Que deviendra l’amour dans mon âme asservie,
S’il échappe à sa loi ?
Cette loi si simple, si tendre,
Quand je l’apprenais dans ses yeux,
Ses yeux alors me la faisaient comprendre
Bien mieux qu’Ovide en ses chants amoureux !
Sans définir l’amour, notre âme le devine :
L’art n’apprend pas le sentiment…
Il est gravé pour moi, par une main divine,
Dans le regard de mon amant !
Où donc est-il ce regard plein d’ivresse ?
Il brûle encor, mais c’est d’une autre ardeur !
J’ai donné toute ma tendresse ;
Cœur partagé peut-il payer mon cœur ?…

Mais si d’une brillante et trompeuse chimère
L’ambitieux est épris pour jamais ;
Si vous rejetez ma prière,
Muses ! qu’il soit heureux, du moins, par vos bienfaits !
Heureux sans moi !… Je fuirai son exemple ;
Trop faible, en le suivant, je pourrais m’égarer ;
Livrez-lui vos trésors ! Ouvrez-lui votre temple ;
À celui de l’Amour, seule, j’irai pleurer.

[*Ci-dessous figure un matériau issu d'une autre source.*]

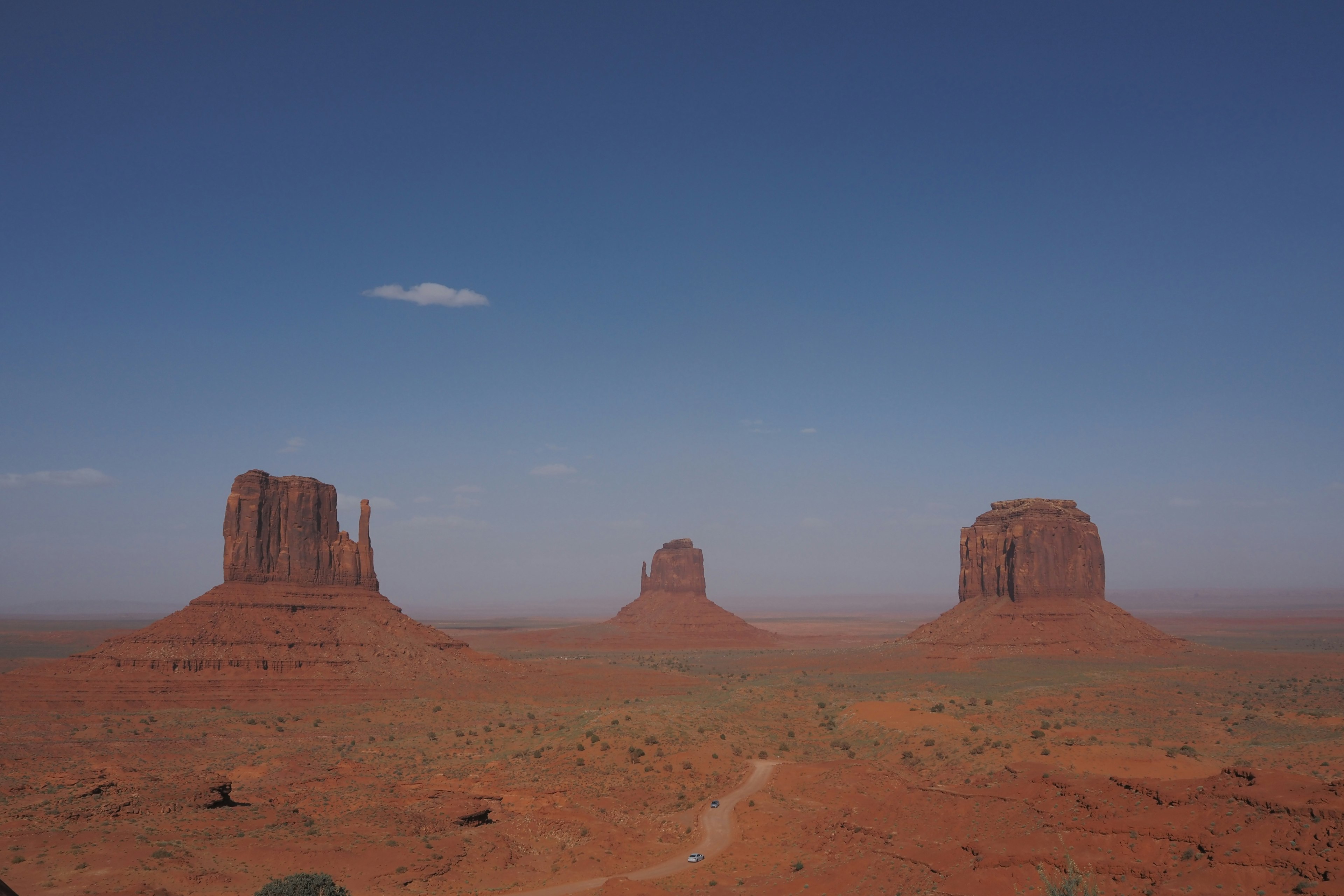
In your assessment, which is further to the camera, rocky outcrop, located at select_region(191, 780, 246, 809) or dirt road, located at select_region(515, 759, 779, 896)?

L’obscurité que le sort me destine
M’éloigne d’un mortel ivre de vos faveurs…
Eh bien ! j’irai l’attendre au pied de la colline
Qu’il gravira par un sentier de fleurs !
Si quelquefois la romance attristée
Peint mon ennui, le trouble de mes sens,
Inspirée au village, elle y sera chantée ;
Et les bergers naïfs rediront mes accens.

Adieu, Muses ! la gloire est trop peu pour mon âme ;
L’amour sera ma seule erreur ;
Et, pour la peindre en traits de flamme,
Je n’ai besoin que de mon cœur.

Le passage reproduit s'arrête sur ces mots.